**ACTIVITY:**
Update the text on orthodontic braces by rewriting everything from "Types of Braces" down to "onto the teeth.", with "brackets" changed to "attachments".

[TEXT SECTION Boundary: Start]

Orthodontic braces are generally prescribed during childhood between 9-14 years of age to change the positioning of teeth. Many adults can also have problems such as crowded teeth, misalignment, and crooked teeth. These issues can affect your confidence and the cosmetic appeal of your smile and even lead to various dental concerns such as tooth decay and gum diseases. Orthodontic braces can successfully correct all of these issues in adults with excellent results.
Orthodontic braces function by placing pressure on the teeth to change their position. Constant one-sided pressure on the faulty teeth pushes the root of the teeth against the bone underlying it. This pressure eventually dissolves the underlying bone and allows the tooth to shift in the desired direction. The empty space left behind in the bone eventually builds back with bone tissue over time preventing the teeth from shifting to their previous original position.
Types of Braces
A variety of orthodontic braces are available to suit the type of problem. They may be fixed or removable. Some of them include:
These are strong metallic or tooth-colored ceramic braces with individual brackets cemented onto each tooth. These brackets are connected with an archwire which exerts constant gentle pressure onto the teeth.
These are clear tray-shaped aligners, which are placed for a certain period of time during the day. They are invisible and can be removed whenever necessary. These are more comfortable but also more expensive than traditional braces.

[TEXT SECTION Boundary: End]
[EXTRACTED DATA Boundary: Start]

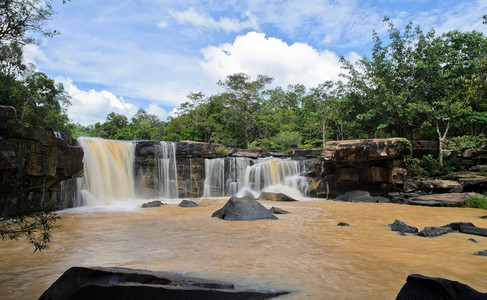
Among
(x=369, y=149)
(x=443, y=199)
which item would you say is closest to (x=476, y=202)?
(x=443, y=199)

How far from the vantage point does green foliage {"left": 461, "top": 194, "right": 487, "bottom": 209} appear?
12.7 metres

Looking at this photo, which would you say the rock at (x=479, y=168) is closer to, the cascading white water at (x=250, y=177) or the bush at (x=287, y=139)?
the cascading white water at (x=250, y=177)

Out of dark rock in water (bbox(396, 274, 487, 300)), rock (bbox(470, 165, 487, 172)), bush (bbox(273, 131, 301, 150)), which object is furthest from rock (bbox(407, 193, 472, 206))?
bush (bbox(273, 131, 301, 150))

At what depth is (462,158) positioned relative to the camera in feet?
57.1

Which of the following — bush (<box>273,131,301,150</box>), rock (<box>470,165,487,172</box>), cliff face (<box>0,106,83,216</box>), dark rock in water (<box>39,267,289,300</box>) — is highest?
bush (<box>273,131,301,150</box>)

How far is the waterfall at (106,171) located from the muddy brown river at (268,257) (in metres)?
7.56

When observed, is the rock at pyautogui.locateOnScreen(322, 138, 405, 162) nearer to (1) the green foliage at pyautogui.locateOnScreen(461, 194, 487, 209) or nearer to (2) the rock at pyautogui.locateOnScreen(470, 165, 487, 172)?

[EXTRACTED DATA Boundary: End]

**ANSWER SECTION:**
Types of Braces
A variety of orthodontic braces are available to suit the type of problem. They may be fixed or removable. Some of them include:
These are strong metallic or tooth-colored ceramic braces with individual attachments cemented onto each tooth. These attachments are connected with an archwire which exerts constant gentle pressure onto the teeth.